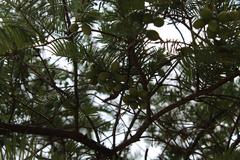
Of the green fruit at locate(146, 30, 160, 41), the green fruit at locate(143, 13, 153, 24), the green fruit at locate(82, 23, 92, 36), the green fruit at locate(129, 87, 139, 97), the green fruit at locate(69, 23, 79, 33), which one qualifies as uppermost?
the green fruit at locate(69, 23, 79, 33)

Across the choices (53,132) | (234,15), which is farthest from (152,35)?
(53,132)

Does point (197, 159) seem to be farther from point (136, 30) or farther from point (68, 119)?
point (136, 30)

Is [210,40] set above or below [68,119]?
below

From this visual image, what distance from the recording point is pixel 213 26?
734 millimetres

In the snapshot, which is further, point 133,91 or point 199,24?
point 133,91

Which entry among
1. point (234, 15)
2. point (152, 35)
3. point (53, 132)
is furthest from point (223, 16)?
point (53, 132)

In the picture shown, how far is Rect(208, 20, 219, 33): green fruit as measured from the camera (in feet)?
2.41

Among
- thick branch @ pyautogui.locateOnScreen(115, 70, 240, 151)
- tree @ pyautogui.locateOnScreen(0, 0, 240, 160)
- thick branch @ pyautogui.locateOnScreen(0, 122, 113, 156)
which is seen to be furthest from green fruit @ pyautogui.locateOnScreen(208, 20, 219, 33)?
thick branch @ pyautogui.locateOnScreen(0, 122, 113, 156)

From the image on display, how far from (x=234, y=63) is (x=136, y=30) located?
0.19m

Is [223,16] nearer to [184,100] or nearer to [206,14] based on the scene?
[206,14]

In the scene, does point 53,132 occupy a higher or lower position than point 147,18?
lower

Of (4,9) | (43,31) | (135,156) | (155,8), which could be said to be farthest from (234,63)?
(135,156)

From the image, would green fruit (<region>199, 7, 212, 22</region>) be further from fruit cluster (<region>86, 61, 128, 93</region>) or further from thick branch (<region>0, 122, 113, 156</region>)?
thick branch (<region>0, 122, 113, 156</region>)

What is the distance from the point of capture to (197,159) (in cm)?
128
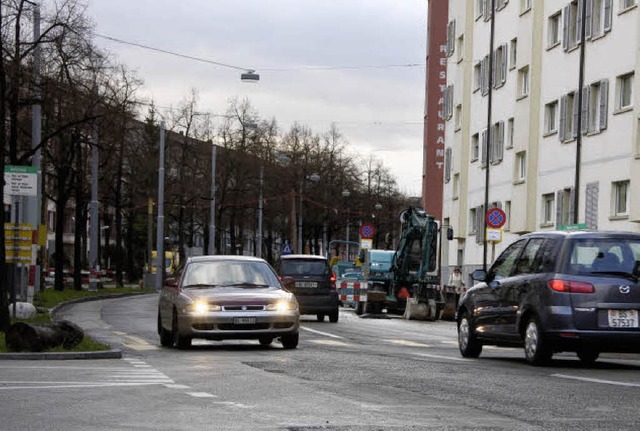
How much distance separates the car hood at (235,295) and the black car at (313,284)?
13725 mm

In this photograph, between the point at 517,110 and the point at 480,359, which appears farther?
the point at 517,110

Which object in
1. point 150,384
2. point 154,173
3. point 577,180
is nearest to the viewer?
point 150,384

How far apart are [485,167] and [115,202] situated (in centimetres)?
1952

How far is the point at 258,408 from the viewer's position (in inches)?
447

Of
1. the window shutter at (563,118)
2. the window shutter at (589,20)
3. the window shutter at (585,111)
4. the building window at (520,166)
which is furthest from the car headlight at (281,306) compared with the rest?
the building window at (520,166)

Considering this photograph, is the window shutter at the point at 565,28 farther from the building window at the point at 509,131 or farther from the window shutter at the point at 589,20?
the building window at the point at 509,131

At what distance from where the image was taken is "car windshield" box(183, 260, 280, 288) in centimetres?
2303

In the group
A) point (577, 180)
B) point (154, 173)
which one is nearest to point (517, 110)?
point (577, 180)

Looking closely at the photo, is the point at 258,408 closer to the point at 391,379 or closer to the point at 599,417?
the point at 599,417

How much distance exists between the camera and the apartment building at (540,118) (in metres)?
45.4

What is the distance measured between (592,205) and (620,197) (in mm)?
1859

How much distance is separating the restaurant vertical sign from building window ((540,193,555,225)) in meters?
21.0

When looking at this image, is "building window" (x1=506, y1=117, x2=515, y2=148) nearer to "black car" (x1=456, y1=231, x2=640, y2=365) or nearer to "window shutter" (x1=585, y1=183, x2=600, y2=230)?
"window shutter" (x1=585, y1=183, x2=600, y2=230)

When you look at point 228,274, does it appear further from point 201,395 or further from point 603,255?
point 201,395
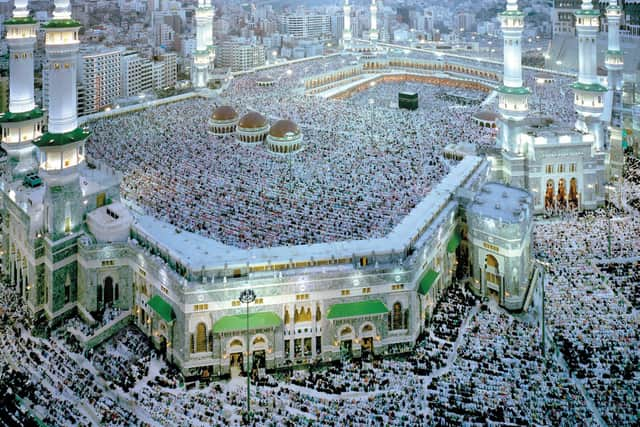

........

» **Aim**
Pull out every line of the records above that contains the word "shutter", and copy each of those lines unchanged.

» **Expected answer**
1. the window shutter at (563,118)
2. the window shutter at (589,20)
3. the window shutter at (585,111)
Considering this photograph, is the window shutter at the point at 565,28 farther from the building window at the point at 509,131 or farther from the window shutter at the point at 589,20?
When looking at this image, is "building window" (x1=506, y1=117, x2=515, y2=148) nearer to "black car" (x1=456, y1=231, x2=640, y2=365) or nearer to "window shutter" (x1=585, y1=183, x2=600, y2=230)?
"window shutter" (x1=585, y1=183, x2=600, y2=230)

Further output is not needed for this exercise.